• Extract to read:
Residents of 1055 Park, designed by Kohn Pedersen Fox and encased in red-brick fritted glass panels that drench the interiors in southern light, will be exposed to public view when they choose not to engage the motorized shades.

“The longer length of each room faces out on the glass,” said Nancy Ruddy of Cetra/Ruddy, which designed the interiors. “A beautiful, very modern interconnecting staircase floats along the glass wall.”

Situated at the corner of the front end of the building, the living rooms will have views up and down Park Avenue through 10-foot-high, floor-to-ceiling glass walls, as will the master bedroom suites above.

The interior finishes will be minimal, and “the whole apartment is a symphony of different whites,” said Ruddy, including polished white Corian kitchen countertops and glossy lacquer cabinets, as well as bathrooms with “Rhino White” floors, vanity and walls. The starkly contrasting 5-inch black-oak plank flooring throughout the apartments, said Ruddy, “feels suede-like and sumptuous underfoot.”

The condominium will likely have one of the most underutilized doormen in the city and a live-in super. The building’s five owners — or four, should the pentaplex combination come through — will share a basement fitness room, and each will serve on the condo board.

• Aim of the task: Please continue the article above about the 1055 Park condominium, picking up after its last sentence.

• Items:
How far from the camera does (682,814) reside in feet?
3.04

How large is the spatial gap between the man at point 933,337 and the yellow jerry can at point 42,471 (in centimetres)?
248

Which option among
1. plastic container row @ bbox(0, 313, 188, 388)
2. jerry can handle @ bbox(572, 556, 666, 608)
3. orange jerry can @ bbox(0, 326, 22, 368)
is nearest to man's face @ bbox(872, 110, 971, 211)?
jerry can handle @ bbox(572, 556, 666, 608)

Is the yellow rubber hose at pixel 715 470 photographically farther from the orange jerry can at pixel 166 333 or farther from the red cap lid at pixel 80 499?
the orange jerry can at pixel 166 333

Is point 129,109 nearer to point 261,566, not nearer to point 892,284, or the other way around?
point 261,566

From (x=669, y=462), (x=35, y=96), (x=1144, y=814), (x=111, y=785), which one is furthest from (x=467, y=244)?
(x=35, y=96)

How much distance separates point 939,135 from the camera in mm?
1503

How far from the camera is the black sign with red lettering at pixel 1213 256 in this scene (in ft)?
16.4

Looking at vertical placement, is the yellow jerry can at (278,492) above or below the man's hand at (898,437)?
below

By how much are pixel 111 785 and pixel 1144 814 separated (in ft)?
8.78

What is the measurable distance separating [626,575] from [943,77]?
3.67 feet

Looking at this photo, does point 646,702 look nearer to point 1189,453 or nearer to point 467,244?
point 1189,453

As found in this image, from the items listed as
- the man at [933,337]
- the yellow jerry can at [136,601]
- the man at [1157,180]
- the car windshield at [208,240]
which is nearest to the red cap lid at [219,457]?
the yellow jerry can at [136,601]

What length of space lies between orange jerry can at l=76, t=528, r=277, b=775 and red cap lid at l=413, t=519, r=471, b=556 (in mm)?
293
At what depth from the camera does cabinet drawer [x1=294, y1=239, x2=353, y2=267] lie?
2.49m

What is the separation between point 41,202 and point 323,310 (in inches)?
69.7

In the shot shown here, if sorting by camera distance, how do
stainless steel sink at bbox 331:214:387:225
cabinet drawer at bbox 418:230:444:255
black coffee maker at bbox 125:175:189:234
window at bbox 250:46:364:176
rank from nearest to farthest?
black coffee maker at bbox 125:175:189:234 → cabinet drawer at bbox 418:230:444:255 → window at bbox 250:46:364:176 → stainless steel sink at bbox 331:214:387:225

• Final result:
Aside from adding a modern glass façade to old Park Avenue, the building managed an even rarer feat: getting construction financing in a nearly frozen credit market.

In fact, said Davis, “We just got a financing commitment from two banks [in mid-March]. Even in a lousy market, you can still get financing if you have the right site in the right location and the right track record.”

Then again, he added, “I’m not sure why. I’m not questioning why.”

If Davis’s response seems a bit dazed, perhaps it was because just a week before he had watched his family’s enormous Dutchess County mansion, which he custom built, burn to the ground.

“It was the chimney,” he said. “I will build it again.”